# Char sui bao



## nicklord1 (Mar 20, 2010)

Hi i have a few questions about this dish,   say i make 1lb of bq pork on tuesday then put it in the fridge and make   the buns  the following day can you freeze the buns  until you need and when they they are defrosted  resteam them. Is it safe to do this with pork as effectively you would have cooked it 3 times ,  1st to make the  bbq pork , then to steam initally , then steamed again after defrosted ,  should i instead  freeze the buns straight after they are made.


----------



## Chopstix (Mar 21, 2010)

We often buy dozens of freshly steamed char siu bao from a great source (being out of the way in Chinatown) and freeze them.  When we want them, we just pull them out from the freezer, let them thaw overnight in the fridge, and steam.  No problem.  (If you keep the char siu bao in the fridge a few days instead of freezing them, the meat develops an off flavor.)

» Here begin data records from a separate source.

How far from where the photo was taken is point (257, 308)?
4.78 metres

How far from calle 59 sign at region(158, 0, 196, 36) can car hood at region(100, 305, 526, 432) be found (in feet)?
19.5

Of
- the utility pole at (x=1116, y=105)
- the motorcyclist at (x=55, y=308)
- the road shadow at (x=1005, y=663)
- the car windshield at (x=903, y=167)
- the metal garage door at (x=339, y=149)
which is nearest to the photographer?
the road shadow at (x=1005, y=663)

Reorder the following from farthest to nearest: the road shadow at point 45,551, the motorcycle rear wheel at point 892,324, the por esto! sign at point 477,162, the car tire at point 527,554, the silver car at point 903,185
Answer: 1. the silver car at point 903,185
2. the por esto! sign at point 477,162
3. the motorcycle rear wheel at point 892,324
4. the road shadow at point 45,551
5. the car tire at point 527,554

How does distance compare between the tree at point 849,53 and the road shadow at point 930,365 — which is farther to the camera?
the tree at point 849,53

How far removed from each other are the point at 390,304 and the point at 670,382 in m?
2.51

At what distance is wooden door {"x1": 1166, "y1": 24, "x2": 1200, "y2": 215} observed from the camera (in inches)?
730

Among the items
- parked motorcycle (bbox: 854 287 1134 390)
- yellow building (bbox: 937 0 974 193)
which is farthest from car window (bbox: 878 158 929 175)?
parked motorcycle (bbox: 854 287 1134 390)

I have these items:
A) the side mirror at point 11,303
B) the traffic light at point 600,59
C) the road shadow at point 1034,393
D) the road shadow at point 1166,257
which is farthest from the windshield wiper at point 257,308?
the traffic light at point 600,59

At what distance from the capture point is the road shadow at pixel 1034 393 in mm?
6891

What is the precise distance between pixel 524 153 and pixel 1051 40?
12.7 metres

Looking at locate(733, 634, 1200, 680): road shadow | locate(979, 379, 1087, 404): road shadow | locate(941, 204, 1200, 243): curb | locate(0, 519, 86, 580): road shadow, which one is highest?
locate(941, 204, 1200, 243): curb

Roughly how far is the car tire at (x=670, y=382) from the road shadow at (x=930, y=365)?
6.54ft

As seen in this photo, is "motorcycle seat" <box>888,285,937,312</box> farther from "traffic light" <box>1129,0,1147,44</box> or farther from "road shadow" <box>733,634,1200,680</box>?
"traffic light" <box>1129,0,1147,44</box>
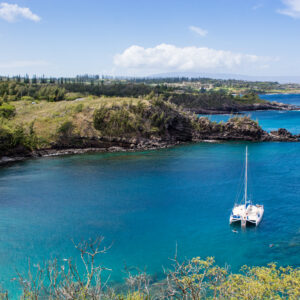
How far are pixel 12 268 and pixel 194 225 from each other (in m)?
21.9

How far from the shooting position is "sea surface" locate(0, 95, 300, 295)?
1371 inches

I would suggest you steam them initially before freezing the batch.


----------



## nicklord1 (Mar 21, 2010)

How would you heat them up after you thaw them


----------



## Chopstix (Mar 22, 2010)

Steaming is the answer.  I use the rice cooker.  Or you can use other types of equipment to steam. Good luck!  Don't oversteam or the exterior of your buns will turn brownish.


----------



## 97guns (Apr 1, 2010)

they freeze well


----------



## Claire (May 1, 2010)

Reading this brought back happy memories.  When we lived in Hawaii, someone at work would regularly make a run for lunch for manapua (the local dialect for these buns) and we would all chow down.  I can't imagine trying to make them myself!


----------